Sunday, March 18, 2007

On Zionism

(From a recent article, the author of which might scream like a banshee if I mentioned his name.)

Zionism was a concoction of Viennese coffee houses, Tolstoy’s idealization of labor, early ecological sentiment in the form of the wandervogel that influenced Zionism but various Fascistic movements as well, militarism, and varieties of socialism, including Bolshevism. Jews sought to go to Palestine not because of the "Holocaust" but also the changes in American immigration laws in the first half of the 1920s. Without the vast sums the Diaspora provided, Zionism would never have come to fruition. Every nation has its distinctive personality reflecting its traditions, pretensions, and history’s caprices, and in this regard Israel is no different. It exists, but it is becoming increasingly dangerous to world peace – and to itself.

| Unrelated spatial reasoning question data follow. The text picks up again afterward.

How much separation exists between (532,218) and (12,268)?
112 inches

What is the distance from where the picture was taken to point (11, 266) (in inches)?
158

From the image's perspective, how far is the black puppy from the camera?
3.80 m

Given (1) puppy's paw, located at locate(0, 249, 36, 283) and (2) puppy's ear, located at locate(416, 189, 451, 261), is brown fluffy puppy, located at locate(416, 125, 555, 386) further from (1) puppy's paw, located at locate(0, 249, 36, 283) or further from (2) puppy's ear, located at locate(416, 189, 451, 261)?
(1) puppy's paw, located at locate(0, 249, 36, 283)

Zionism always had a military ethos, imposed only in part by Arab hostility, and from the inception of Zionism’s history its political and military leaders were one and the same....The logic of force merged with an essentially Western, colonialist bias. Its founders were Europeans, and it was an outpost of European culture (sic) until the globalization of values and products made these cultural distinctions increasingly irrelevant. It always has been a militarist society...notwithstanding the Cold War and the increasing flow of arms from the US, which meant it won all its post-1947 wars until last summer, it still retains a strong element of hysteria about the world it faces. And it is often messianic – especially its politicians – because messianism is very much influential among a growing portion of the religious and traditional population.